The first time I cleaned Roomba, a little yellow cap fell off the end of one of the rollers. I discovered a wad of my hair in the hole where the cap connects to the roller, and it appeared that the hair had pushed the cap off kilter. I used a toothpick to remove the hair from the hole, but the cap wouldn’t fit back on quite properly after that. Roomba operated just fine, but the cap often fell into the garbage accidentally as I was cleaning. I finally called Roomba customer service to find out if the yellow cap was supposed to be loose. Emily, a friendly customer representative, verified that the cap should stay on properly and promised to send me a new roller. Assuming the roller arrives reasonably soon, the customer service was excellent.
I sense that Roomba’s main weakness lies in the sturdiness of its parts, and that was the consensus of advice that Adam received when he was researching the purchase, although the second generation Roomba models appear to be more solid than the initial generation.

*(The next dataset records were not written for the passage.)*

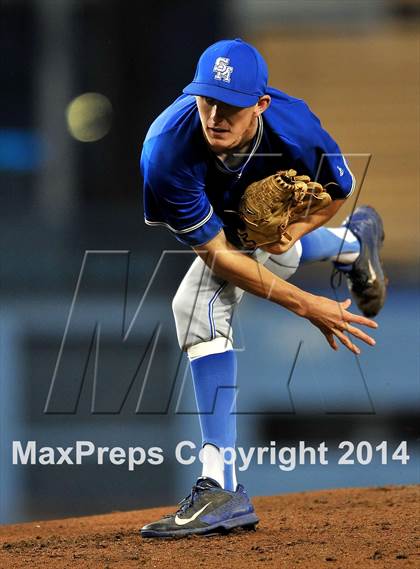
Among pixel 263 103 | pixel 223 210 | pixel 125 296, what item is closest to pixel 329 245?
pixel 223 210

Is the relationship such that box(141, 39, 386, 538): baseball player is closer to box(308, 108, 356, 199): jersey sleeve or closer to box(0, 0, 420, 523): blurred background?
box(308, 108, 356, 199): jersey sleeve

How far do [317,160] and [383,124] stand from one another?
14.7 feet

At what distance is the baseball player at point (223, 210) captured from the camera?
2877mm

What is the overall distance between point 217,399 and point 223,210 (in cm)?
54

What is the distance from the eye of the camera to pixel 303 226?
3.26 m

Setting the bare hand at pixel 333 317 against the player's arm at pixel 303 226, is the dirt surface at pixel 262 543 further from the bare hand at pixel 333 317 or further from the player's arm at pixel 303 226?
the player's arm at pixel 303 226

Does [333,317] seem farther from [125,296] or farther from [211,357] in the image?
[125,296]

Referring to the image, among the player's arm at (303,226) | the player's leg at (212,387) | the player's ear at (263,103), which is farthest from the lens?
the player's arm at (303,226)

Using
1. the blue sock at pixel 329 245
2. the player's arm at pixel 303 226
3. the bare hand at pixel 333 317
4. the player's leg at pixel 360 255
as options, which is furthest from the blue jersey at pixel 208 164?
the player's leg at pixel 360 255

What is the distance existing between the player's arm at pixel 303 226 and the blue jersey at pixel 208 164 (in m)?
0.12

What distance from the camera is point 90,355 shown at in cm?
570

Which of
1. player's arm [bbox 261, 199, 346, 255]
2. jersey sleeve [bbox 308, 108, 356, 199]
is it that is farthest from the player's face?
player's arm [bbox 261, 199, 346, 255]

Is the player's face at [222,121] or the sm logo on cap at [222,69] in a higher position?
the sm logo on cap at [222,69]

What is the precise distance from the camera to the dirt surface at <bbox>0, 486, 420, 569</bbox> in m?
2.73
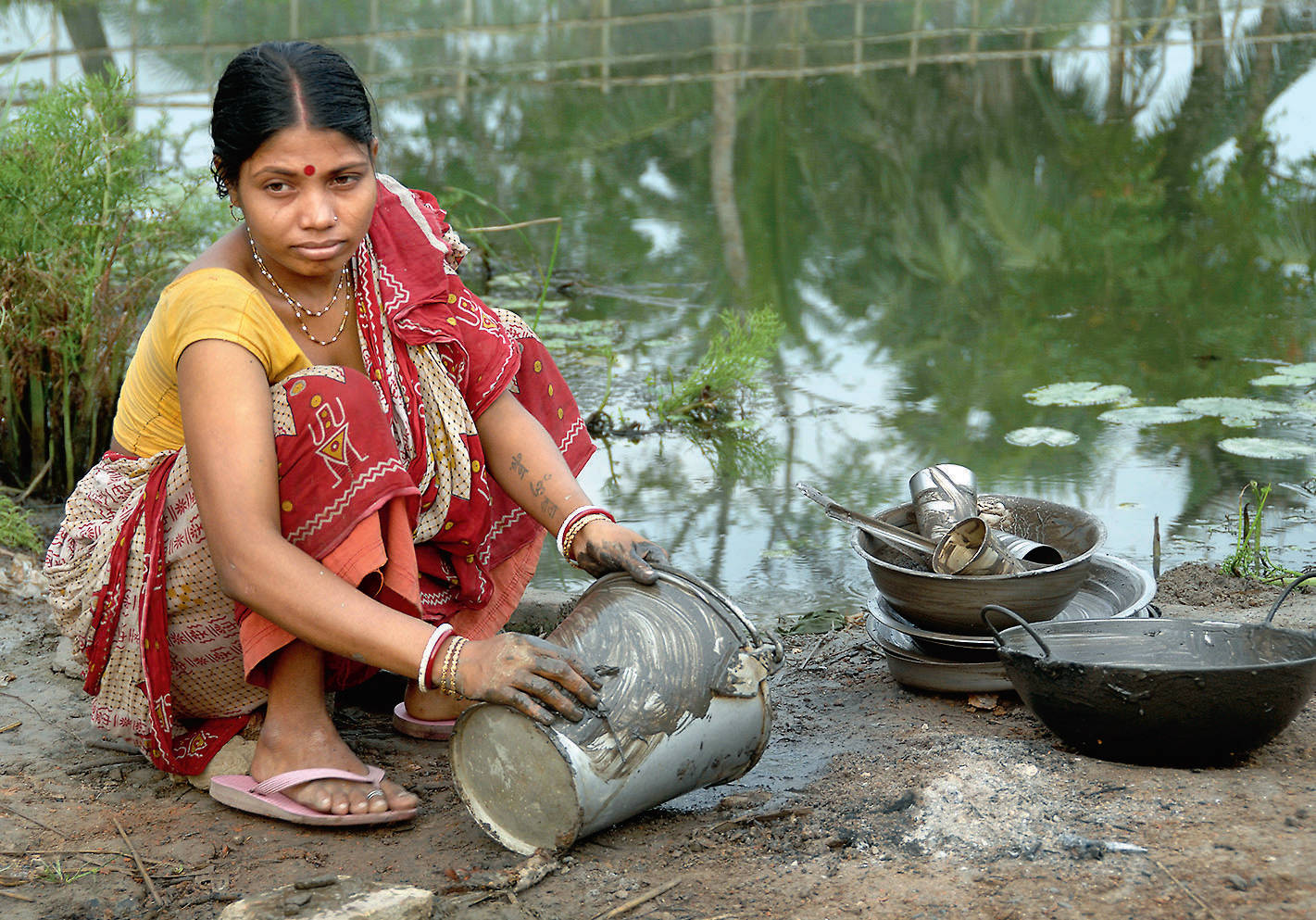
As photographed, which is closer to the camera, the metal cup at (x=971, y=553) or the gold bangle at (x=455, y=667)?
the gold bangle at (x=455, y=667)

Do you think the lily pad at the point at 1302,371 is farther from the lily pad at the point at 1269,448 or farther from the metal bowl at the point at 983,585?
the metal bowl at the point at 983,585

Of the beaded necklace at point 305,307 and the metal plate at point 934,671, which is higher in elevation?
the beaded necklace at point 305,307

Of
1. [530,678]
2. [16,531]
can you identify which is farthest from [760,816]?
[16,531]

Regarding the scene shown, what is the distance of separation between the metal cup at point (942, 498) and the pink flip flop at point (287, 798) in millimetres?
1158

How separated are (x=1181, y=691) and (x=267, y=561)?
55.3 inches

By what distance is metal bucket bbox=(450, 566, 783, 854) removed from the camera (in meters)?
1.81

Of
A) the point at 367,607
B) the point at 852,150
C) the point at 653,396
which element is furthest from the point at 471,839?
the point at 852,150

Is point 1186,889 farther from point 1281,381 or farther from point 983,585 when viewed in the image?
point 1281,381

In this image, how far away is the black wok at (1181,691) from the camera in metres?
1.87

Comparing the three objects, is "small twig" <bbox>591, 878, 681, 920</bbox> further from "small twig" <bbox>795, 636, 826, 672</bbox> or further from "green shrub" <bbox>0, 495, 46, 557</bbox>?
"green shrub" <bbox>0, 495, 46, 557</bbox>

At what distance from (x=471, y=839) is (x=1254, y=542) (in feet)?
6.60

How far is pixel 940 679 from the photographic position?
2.43m

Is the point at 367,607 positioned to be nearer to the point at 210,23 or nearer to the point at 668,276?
the point at 668,276

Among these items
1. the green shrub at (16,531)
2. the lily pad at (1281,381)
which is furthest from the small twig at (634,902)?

Based on this advice, Adam purchased my Roomba at Sears and spent $40 more to get an immediate replacement warranty that lasts for two years.
Wrap Up — Much of what prevents me from running Roomba routinely is that my house has too many levels and requires too much prep before it can run. If I lived in a single-level home, I’d probably position the docking station under the couch, learn how to use the remote, and turn it on every time we left the house.
When talking about Roomba, it’s easy to say, "You just press a button, walk away, and return to a clean home." In our house, with its four levels, child-related clutter, and throw rug, prep time can end up being longer than you might anticipate. Even so, setting Roomba loose is vastly easier than the noisy tedium of running a regular vacuum. The testimonials section on the iRobot Web site includes several notes that discuss how Roomba is especially helpful for the elderly or people with bad backs or more serious physical difficulties, since it takes most of the physical labor out of vacuuming.
iRobot continues to improve the Roomba line. In August 2005, iRobot plans to release a new model, the Roomba Scheduler, which will come with a remote control and virtual walls that you can use to schedule when it runs. The company will also release a new, $60 remote control and virtual wall set for several existing Roombas that will allow them to be scheduled. The scheduling feature isn’t all that exciting to me, because of the necessary preparation. I’m more excited about the soon-to-be-released Scooba, which will vacuum, wash, and dry the floor, all in one pass. Roomba has improved the cleanliness of our floors, but since most of the downstairs is tile, mopping is needed far more frequently than we get around to it.
Although it would be enough if Roomba just cleaned the floor, what makes Roomba a great product is that it is pleasing to use. It doesn’t require anyone to install drivers or update an operating system, the interface is simple to understand, and it makes cute noises. In the end, it’s telling that we’ve anthropomorphized this little device so much; we always call it "Roomba" or "she" rather than "the Roomba," we reflexively say "Thank you!" when we return home to a clean floor, and we always rush to help it upon hearing a "Help me!" chirp. But the fact is, Roomba is the first new piece of technology we’ve found that, like the washing machine, dryer, and dishwasher, actually improves our domestic lives. As such, I can recommend Roomba highly to anyone who would like a hand with the chore of vacuuming.